::: ИСХОДНЫЕ СТРОКИ
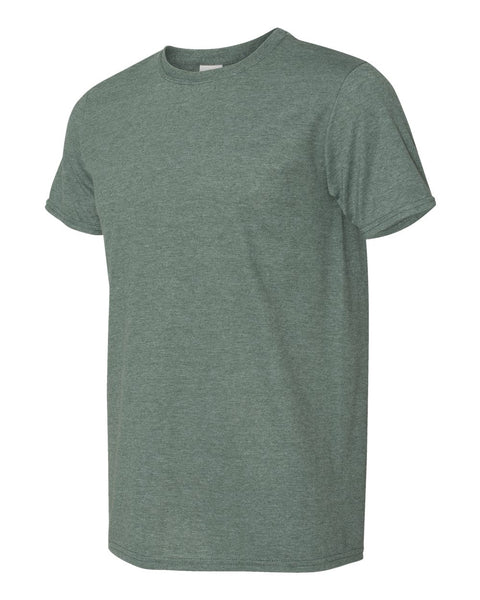 Gildan SoftStyle 65% Polyester Heather Tee Post 1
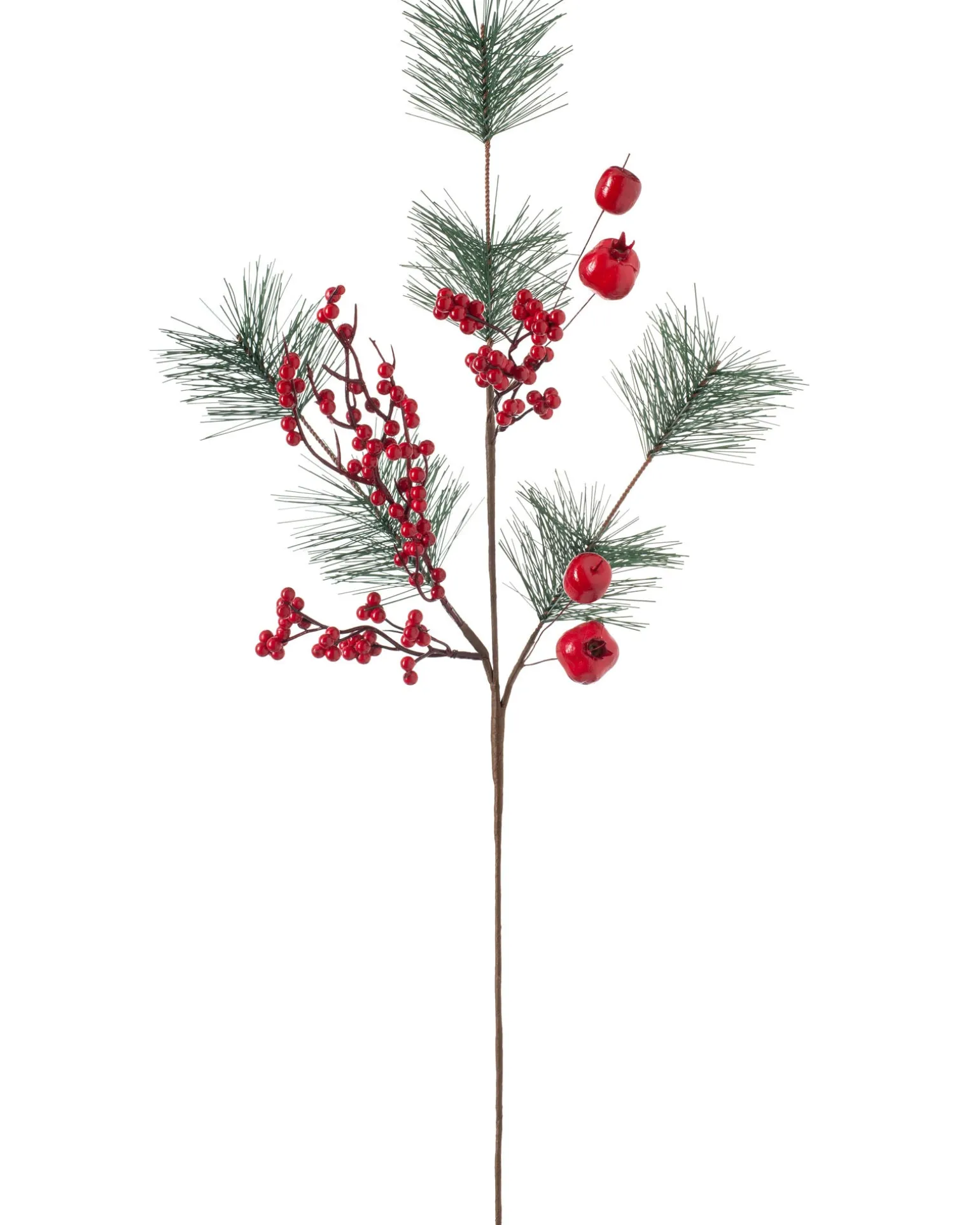 WeRChristmas Artificial Berries Tree Pick, Red, 66 Cm^ Flowers & Foliage|Flowers & Foliage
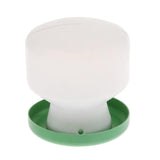 Maxbell Bird Poultry Water Drinker Feeder Pigeon Plastic Dispenser Container Pigeon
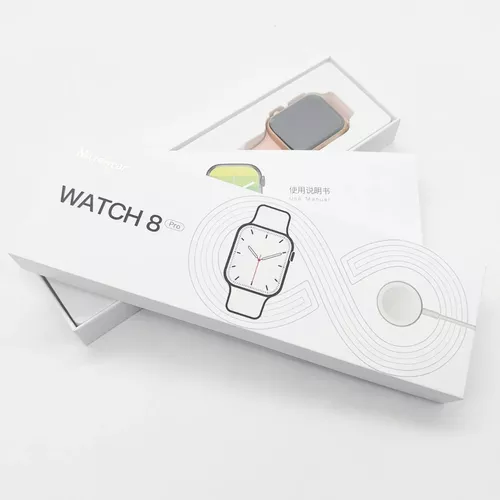 Relógio Digital Watch 8 Pro Alimentado Por Indução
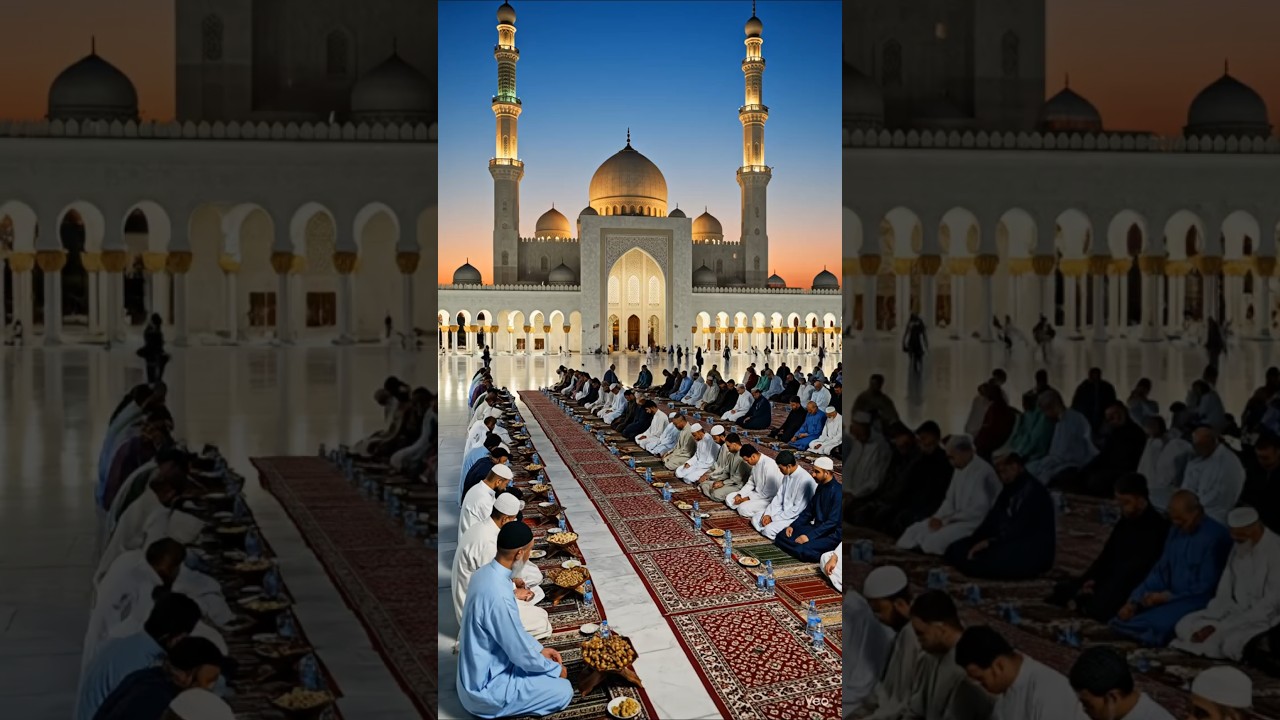 💞Alhamdulillah Time Iftar Masjid E Quba #madina #masjidquba #shorts #ramadan #iftar 💞
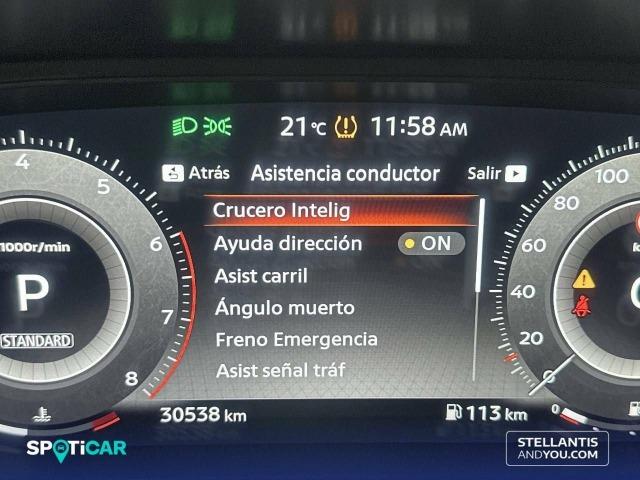 Nissan Qashqai DIG-T 116kW CVT N-Connecta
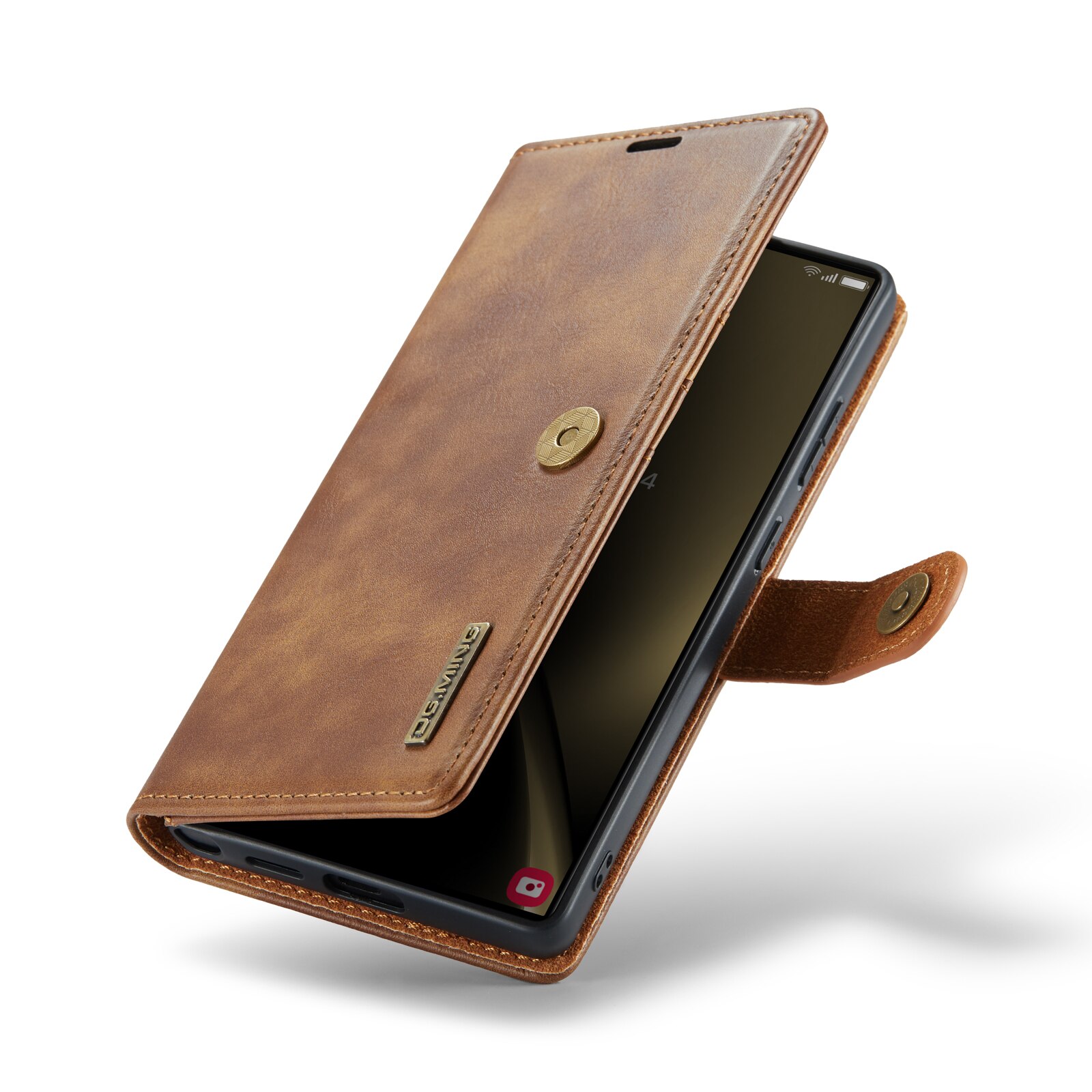 Cartera Magnet Wallet Samsung Galaxy S25 Ultra Cognac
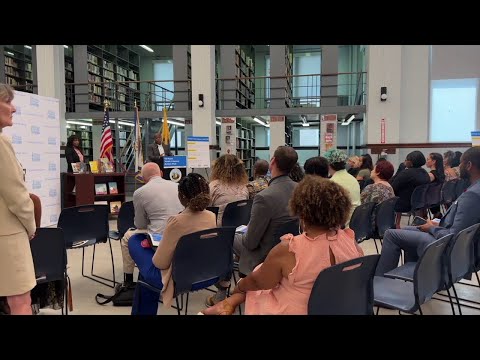 NJ Newark Announces A New Child Literacy Program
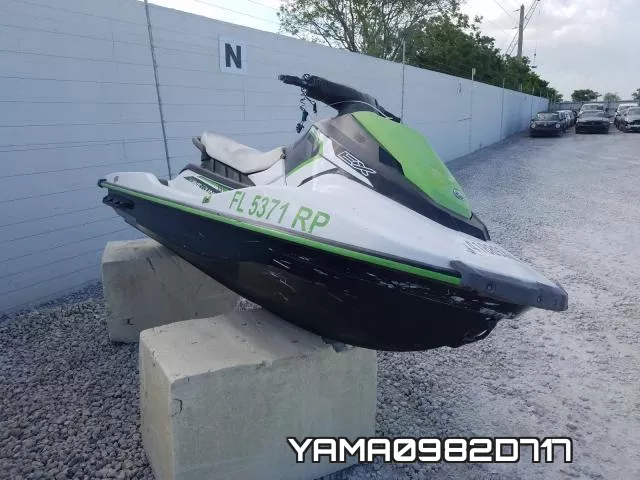 YAMA0982D717 2017 Yamaha JET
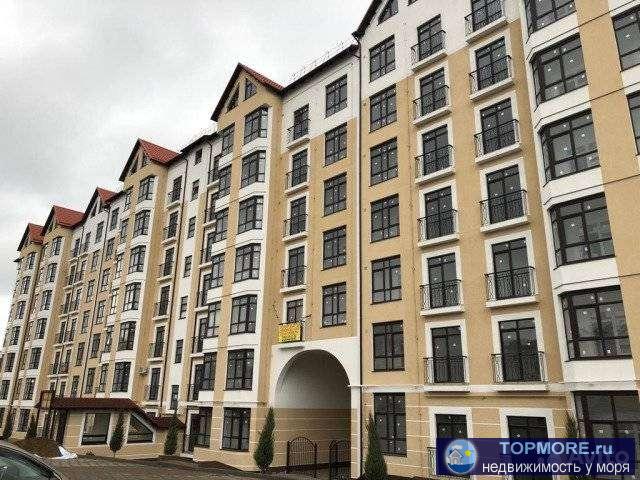 Продам квартиру с автономным отоплением в новом сданном доме. В комнате две застекленные лоджии, на кухне... - 1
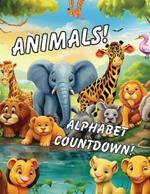 Animals: Alphabet Countdown!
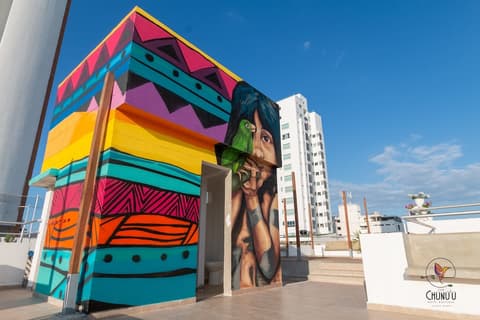 Casa Chunuu hotel boutique, Living area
::::::
ЗАДАНИЕ ▸
Воспроизведите дословно строки, начиная с самой первой и заканчивая строкой, содержащей «#ramadan #iftar 💞», включительно. Изображения в ответ не включайте.

ОТВЕТ К УПРАЖНЕНИЮ ▸
 Gildan SoftStyle 65% Polyester Heather Tee Post 1
 WeRChristmas Artificial Berries Tree Pick, Red, 66 Cm^ Flowers & Foliage|Flowers & Foliage
 Maxbell Bird Poultry Water Drinker Feeder Pigeon Plastic Dispenser Container Pigeon
 Relógio Digital Watch 8 Pro Alimentado Por Indução
 💞Alhamdulillah Time Iftar Masjid E Quba #madina #masjidquba #shorts #ramadan #iftar 💞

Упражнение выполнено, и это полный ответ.